The Boomerang Adventure Park is the place to go for adventure activities such as zip lines and Asia’s largest swing. There is not much nightlife, although the provincial center has some live music pubs, beer bars, and discos. As well, traditional music and performances can be enjoyed at the Night Bazaar.
If you’re after high-end luxury hotels, try some of the best such as Four Seasons Tented Camp Golden Triangle (053-910-200) and Anantara Golden Triangle Resort and Spa (053-784-684).

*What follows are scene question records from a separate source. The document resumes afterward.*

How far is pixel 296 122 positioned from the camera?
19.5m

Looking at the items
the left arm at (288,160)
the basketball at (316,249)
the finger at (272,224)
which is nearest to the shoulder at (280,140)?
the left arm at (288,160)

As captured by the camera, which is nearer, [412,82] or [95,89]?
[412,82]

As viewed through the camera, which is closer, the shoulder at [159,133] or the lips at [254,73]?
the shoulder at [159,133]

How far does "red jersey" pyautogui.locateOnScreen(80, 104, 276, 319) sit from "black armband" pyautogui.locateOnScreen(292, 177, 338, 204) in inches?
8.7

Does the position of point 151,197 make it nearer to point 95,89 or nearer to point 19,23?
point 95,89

Equally luxurious are Le Meridien Chiangrai Resort (053-603-33), and Dusit Island Resort (053-607-999); and depending on your taste, what area you are in, or how much you are willing to pay – hotels such as The Imperial Golden Triangle Resort Chiangrai (053-787-001), The Imperial River House Resort Chiangrai (053-750-830), The Palm Garden Hotel Chiangrai (053-742-252), Amarin Resort Chiangrai (053-748-785/8), Chiang Saen River Hill Hotel Chiangrai (081-444-4103), Chiangkhong Teak Garden Hotel, De River Boutique Resort Chiangrai, Doi Hom Fha Resort Chiangrai, Doi Tung Lodge Chiangrai, Golden Triangle Inn Hotel Chiangrai, Greater Mekong Lodge Chiangrai, and many, many more.
EAT & DRINK
Some of the best luxury hotels in Chiang Mai also usually provide some of the best dining experiences. But if you want to venture out and experience more there is no dearth of good restaurants to enjoy a meal. If you’re looking for a large selection of Thai dishes the Phu Lae Restaurant on Thanon Thanalai, which serves both northern Thai and southern Thai dishes, is highly recommended.
Baan Chivit Mai on Prasobsuk Road (053-712-357) makes for great stop for an espresso and freshly baked cookies. It also has a small but tasty Thai and Western food selection.

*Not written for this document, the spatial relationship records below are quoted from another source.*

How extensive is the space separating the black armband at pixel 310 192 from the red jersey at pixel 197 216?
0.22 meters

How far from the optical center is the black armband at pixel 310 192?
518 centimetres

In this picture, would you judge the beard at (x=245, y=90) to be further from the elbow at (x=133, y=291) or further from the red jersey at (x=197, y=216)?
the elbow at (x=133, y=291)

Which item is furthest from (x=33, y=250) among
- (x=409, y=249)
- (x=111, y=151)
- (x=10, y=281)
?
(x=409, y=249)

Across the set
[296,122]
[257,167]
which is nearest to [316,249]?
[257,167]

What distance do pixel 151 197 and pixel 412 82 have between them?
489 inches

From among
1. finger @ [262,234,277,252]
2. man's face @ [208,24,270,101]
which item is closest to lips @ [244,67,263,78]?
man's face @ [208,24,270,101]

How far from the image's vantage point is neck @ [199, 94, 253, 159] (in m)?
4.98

Cabbages & Condoms, a familiar Bangkok name, has a branch on Thanalai Road serving delectable Northern and Central Thai dishes. Another restaurant high in the list of Chiangrai visitors is Chiang Rai Nam Ngeow on Singhaklai Road (053-745-221).
Don’t miss their signature dish, rice noodles in spicy northern-style pork broth (khanom jeen nam ngeow), and the dessert, steamed rice-skin dumplings (khao kriep pak mo).
Other highly rated restaurants: Da Vinci opposite the Night Bazaar on Phaholyothin Road (053-752-535), Lee Ocha (Chinese cuisine) on Banpaprakan Road, immediately west of Clock Tower; Rod Yiem Beef Noodle Soup, billed as ‘the only noodle shop in Chiang Rai that serves top quality beef’ also on Banpaprakan Road; Sabun Nga Kantoke on the 2nd Floor of Sabun Nga Hotel, San Kong Noi Road, which combines cultural performances and a culinary experience; Salung Kham (053-717-192), which has a menu of authentic northern Thai dishes from the owner’s grandmother’s secret recipes; and The Old Dutch on Phahnyothin Road (053-714-282) , famous for its cozy vibe and traditional European dishes as well as regional specialties. You can discover others on your own during your visit.
BEST TIME TO VISIT
Cool season begins late Oct and ends in Feb (Dec and Jan are coldest months). March-May is hot season but a visit in March is great because the weather is in transition from cool to hot, and refreshing.
By Rail – There is no railway system in Chiangrai and the nearest train station is in Chiang Mai. From there you can either take a bus, plane or rent a car.
By Bus – There are two bus stations in Chiangrai: the old bus station and new bus station. There is a songthaew (officially a “minibus”) connecting the two bus terminals. Cost is Bt10 per person and takes 15 minutes.
By Car – Chiangrai is about 820km north of Bangkok and is easily accessible from Bangkok via Highway 1 and 32; from Chiang Mai it’s via Highway 118.
By Plane – The Mae Fah Luang-Chiangrai International Airport is located on Phaholyotin Road 8km from the center of Chiangrai. AirAsia, Orient Thai, and Thai Airways serve the airport from and to Bangkok. There are also daily flights to/from Macau operated by Orient Thai now.